- **Dataset content**

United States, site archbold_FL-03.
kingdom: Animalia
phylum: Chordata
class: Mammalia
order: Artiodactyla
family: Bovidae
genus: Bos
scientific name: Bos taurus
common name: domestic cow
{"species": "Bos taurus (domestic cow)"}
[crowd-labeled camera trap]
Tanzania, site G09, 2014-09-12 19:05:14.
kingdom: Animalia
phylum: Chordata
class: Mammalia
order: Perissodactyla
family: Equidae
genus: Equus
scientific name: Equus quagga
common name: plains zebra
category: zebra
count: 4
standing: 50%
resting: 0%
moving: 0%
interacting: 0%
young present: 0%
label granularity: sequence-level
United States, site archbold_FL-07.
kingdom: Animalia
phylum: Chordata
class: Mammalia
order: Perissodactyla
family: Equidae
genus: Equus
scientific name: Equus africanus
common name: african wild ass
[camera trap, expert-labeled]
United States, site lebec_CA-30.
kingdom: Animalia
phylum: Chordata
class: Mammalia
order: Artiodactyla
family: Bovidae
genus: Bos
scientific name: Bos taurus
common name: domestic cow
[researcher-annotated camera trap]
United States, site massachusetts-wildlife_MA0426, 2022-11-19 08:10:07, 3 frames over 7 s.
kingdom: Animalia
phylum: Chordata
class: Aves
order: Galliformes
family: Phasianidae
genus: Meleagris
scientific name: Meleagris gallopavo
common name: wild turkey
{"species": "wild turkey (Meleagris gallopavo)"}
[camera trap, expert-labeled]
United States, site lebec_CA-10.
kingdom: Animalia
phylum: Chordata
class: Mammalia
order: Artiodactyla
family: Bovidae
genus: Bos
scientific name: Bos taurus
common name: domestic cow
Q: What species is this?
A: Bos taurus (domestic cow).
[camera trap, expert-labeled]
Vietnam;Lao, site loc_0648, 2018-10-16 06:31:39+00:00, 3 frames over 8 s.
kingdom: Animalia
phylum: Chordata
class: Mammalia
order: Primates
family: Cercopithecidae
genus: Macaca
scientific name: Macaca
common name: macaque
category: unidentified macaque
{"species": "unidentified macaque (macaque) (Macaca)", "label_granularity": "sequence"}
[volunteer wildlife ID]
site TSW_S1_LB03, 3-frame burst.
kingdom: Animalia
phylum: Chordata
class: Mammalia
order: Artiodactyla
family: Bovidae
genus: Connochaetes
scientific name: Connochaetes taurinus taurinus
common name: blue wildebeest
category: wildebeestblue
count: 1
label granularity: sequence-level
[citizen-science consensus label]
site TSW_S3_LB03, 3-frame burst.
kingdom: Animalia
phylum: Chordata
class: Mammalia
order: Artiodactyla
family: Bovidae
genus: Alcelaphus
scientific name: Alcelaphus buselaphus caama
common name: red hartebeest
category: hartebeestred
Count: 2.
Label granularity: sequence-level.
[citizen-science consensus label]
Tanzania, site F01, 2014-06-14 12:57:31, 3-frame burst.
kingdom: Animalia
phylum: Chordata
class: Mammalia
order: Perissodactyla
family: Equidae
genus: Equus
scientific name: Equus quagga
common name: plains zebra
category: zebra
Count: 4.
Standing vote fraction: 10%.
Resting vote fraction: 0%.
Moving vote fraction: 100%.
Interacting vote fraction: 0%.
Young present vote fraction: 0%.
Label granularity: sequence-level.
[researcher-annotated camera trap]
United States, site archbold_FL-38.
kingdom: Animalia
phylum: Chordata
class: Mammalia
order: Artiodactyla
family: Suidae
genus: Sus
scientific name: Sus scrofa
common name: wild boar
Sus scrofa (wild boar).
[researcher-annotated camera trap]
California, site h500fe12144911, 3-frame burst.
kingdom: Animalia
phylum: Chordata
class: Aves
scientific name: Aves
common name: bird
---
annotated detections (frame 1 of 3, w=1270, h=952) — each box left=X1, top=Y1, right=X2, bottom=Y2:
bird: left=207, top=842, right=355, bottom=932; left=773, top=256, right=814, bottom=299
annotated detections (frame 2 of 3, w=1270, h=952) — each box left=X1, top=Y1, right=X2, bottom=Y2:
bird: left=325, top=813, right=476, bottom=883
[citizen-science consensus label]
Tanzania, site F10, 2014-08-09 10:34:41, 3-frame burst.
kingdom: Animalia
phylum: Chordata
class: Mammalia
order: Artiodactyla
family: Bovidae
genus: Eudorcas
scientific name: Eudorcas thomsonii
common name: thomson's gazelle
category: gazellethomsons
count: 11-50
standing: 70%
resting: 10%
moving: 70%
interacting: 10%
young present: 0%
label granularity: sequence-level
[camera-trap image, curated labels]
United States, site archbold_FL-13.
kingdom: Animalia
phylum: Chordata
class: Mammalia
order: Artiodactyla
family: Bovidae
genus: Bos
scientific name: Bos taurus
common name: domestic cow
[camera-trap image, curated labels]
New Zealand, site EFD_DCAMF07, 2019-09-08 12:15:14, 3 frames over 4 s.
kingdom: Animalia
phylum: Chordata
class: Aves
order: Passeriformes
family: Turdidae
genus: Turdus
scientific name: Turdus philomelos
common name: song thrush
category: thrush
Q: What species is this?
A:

- **Instructions to follow**
Copy, please, every line from the start of the entries down to the line that holds "Tanzania, site G09, 2014-09-12 19:05:14.", with both of those lines included and no others.

- **Answer section**
United States, site archbold_FL-03.
kingdom: Animalia
phylum: Chordata
class: Mammalia
order: Artiodactyla
family: Bovidae
genus: Bos
scientific name: Bos taurus
common name: domestic cow
{"species": "Bos taurus (domestic cow)"}
[crowd-labeled camera trap]
Tanzania, site G09, 2014-09-12 19:05:14.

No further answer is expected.